Die privaten Konsumausgaben stiegen im letzten Monat um 0,2 %, ebenfalls über den Erwartungen für einen Anstieg von 0,1 % und stärker als im Juni, wo sie um 0,3 % gestiegen waren. Die Daten unterstreichen die anhaltende Nachfrage der Verbraucher im Zusammenhang mit einer verstärkenden Geldpolitik.
Der von der Federal Reserve bevorzugte Inflationsindikator, der Index für private Konsummengen, blieb im Juli unverändert bei 3,7% gegenüber dem Vorjahreswert und lag damit über der Prognose von 3,6%. Monatlich gesehen stieg der PCE-Index um 0,2%, was dem Tempo des Vormonats entsprach, aber die Prognosen übertraf. Der Kerndurchschnitt des PCE-Index, der volatile Lebensmittel- und Energiepreise ausschliesst, blieb bei 3,3% gegenüber dem Vorjahreswert und lag damit im Einklang mit den Erwartungen.

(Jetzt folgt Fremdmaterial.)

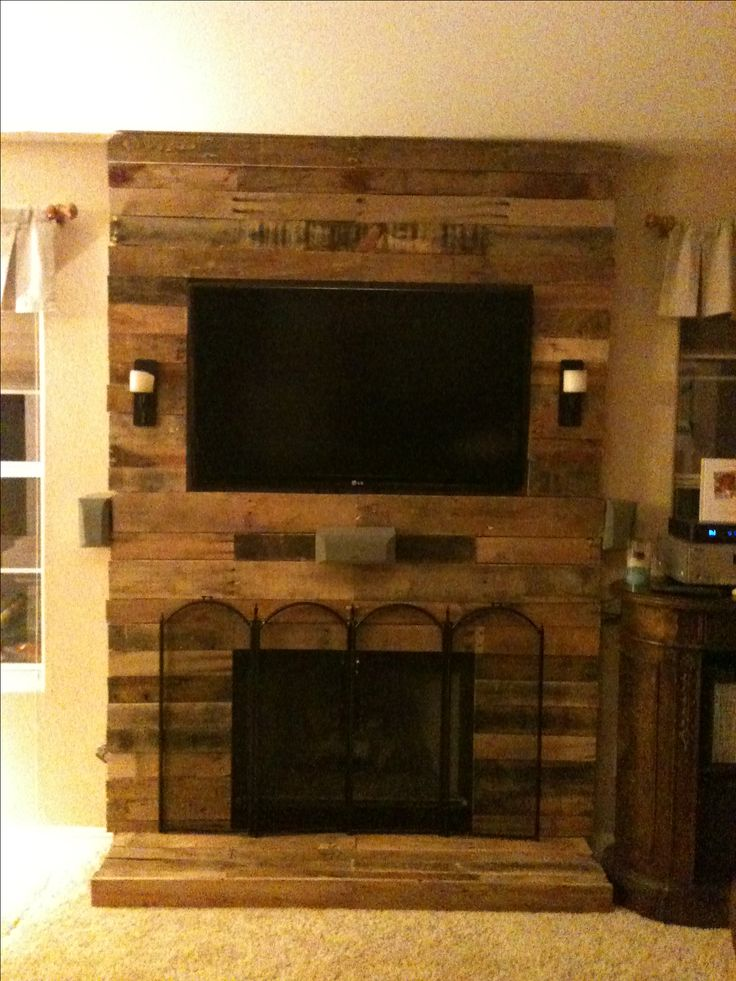Pallet fireplace surround made with pallet wood and 2x4 framing.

Die PCE-Daten, die auf den Märkten genau beachtet werden, da sie Auswirkungen auf die Fed-Politik haben, zeigen anhaltende inflatorische Kräfte. Die Zentralbank hat bei ihren jüngsten Sitzungen ihre Referenzzinsen auf dem aktuellen Niveau beibehalten. Die Geldpolitik-entscheider heben die Notwendigkeit weiterer Fortschritte auf dem Weg zum Inflationsziel von 2% hervor.